-- Start RECORDS --

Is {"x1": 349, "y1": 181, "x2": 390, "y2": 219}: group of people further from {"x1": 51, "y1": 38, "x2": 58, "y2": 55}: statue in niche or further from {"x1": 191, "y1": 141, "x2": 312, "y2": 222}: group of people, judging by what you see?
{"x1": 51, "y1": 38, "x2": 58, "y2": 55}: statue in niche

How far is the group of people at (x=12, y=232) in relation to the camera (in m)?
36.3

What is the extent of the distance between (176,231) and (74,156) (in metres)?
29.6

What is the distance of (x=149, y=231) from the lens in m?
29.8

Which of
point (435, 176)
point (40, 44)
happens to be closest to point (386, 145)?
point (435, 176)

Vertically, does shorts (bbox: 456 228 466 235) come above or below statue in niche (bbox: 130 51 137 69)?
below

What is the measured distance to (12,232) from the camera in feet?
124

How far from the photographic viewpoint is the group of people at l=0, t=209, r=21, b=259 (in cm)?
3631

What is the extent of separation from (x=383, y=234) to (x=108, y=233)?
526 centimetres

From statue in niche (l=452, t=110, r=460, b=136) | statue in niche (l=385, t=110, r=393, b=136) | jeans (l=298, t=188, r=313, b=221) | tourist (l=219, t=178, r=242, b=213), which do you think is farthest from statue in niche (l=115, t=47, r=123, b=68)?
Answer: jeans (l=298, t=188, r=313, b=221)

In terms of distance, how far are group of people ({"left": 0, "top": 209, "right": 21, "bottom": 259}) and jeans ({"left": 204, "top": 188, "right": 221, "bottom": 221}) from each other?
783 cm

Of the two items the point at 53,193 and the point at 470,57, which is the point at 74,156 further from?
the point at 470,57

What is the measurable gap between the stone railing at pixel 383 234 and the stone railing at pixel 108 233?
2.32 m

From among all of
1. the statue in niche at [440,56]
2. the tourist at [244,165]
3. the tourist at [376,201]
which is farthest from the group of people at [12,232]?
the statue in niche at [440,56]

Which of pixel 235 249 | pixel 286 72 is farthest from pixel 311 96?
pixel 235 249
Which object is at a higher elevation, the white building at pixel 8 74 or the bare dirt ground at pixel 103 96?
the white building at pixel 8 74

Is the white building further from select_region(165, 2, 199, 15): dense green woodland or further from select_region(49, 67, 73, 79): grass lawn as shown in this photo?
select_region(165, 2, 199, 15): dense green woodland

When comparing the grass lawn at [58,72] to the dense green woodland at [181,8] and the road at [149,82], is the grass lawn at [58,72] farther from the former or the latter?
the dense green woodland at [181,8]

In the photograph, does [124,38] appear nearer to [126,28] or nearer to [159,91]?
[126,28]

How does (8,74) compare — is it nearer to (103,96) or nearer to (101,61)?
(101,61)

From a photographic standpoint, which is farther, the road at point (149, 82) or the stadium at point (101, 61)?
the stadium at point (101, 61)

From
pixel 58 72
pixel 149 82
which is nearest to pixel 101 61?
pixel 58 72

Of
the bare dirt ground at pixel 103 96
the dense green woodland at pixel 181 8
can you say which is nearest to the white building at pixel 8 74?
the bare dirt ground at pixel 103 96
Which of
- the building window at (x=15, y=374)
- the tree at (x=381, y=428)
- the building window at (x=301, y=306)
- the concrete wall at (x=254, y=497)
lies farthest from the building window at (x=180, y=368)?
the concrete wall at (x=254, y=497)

-- End RECORDS --

> [WHAT TO WORK ON]: Reproduce the material above exactly; please quote every line of it.

> [COMPLETE ANSWER]:
Is {"x1": 349, "y1": 181, "x2": 390, "y2": 219}: group of people further from {"x1": 51, "y1": 38, "x2": 58, "y2": 55}: statue in niche or further from {"x1": 191, "y1": 141, "x2": 312, "y2": 222}: group of people, judging by what you see?
{"x1": 51, "y1": 38, "x2": 58, "y2": 55}: statue in niche

How far is the group of people at (x=12, y=232) in relation to the camera (in m)?
36.3

What is the extent of the distance between (176,231) and (74,156) (in metres)?
29.6

What is the distance of (x=149, y=231) from the lens in m?
29.8

Which of
point (435, 176)
point (40, 44)
happens to be closest to point (386, 145)?
point (435, 176)

Vertically, does shorts (bbox: 456 228 466 235) come above or below statue in niche (bbox: 130 51 137 69)?
below

What is the measured distance to (12,232) from the camera in feet?
124

How far from the photographic viewpoint is the group of people at l=0, t=209, r=21, b=259 (in cm)?
3631

What is the extent of separation from (x=383, y=234) to (x=108, y=233)?
526 centimetres

From statue in niche (l=452, t=110, r=460, b=136) | statue in niche (l=385, t=110, r=393, b=136) | jeans (l=298, t=188, r=313, b=221) | tourist (l=219, t=178, r=242, b=213), which do you think is farthest from statue in niche (l=115, t=47, r=123, b=68)?
Answer: jeans (l=298, t=188, r=313, b=221)

In terms of distance, how far are group of people ({"left": 0, "top": 209, "right": 21, "bottom": 259}) and jeans ({"left": 204, "top": 188, "right": 221, "bottom": 221}) from each other?
783 cm

Of the two items the point at 53,193 and the point at 470,57, which is the point at 74,156 further from?
the point at 470,57

What is the measurable gap between the stone railing at pixel 383 234 and the stone railing at pixel 108 233?
2.32 m

From among all of
1. the statue in niche at [440,56]
2. the tourist at [244,165]
3. the tourist at [376,201]
which is farthest from the group of people at [12,232]?
the statue in niche at [440,56]

Which of pixel 235 249 | pixel 286 72 is farthest from pixel 311 96?
pixel 235 249
Which object is at a higher elevation, the white building at pixel 8 74 or the bare dirt ground at pixel 103 96?
the white building at pixel 8 74

Is the white building further from select_region(165, 2, 199, 15): dense green woodland or further from select_region(49, 67, 73, 79): grass lawn as shown in this photo?
select_region(165, 2, 199, 15): dense green woodland

When comparing the grass lawn at [58,72] to the dense green woodland at [181,8] and the road at [149,82], is the grass lawn at [58,72] farther from the former or the latter?
the dense green woodland at [181,8]

In the photograph, does [124,38] appear nearer to [126,28] or nearer to [159,91]?
[126,28]

How does (8,74) compare — is it nearer to (103,96) or nearer to (101,61)?
(101,61)

From a photographic standpoint, which is farther, the road at point (149, 82) or the stadium at point (101, 61)?
the stadium at point (101, 61)

From
pixel 58 72
pixel 149 82
which is nearest to pixel 101 61?
pixel 58 72

Of
the bare dirt ground at pixel 103 96
the dense green woodland at pixel 181 8
can you say which is nearest to the white building at pixel 8 74?
the bare dirt ground at pixel 103 96
Which of
- the building window at (x=15, y=374)
- the tree at (x=381, y=428)
- the building window at (x=301, y=306)
- the concrete wall at (x=254, y=497)
lies farthest from the building window at (x=180, y=368)?
the concrete wall at (x=254, y=497)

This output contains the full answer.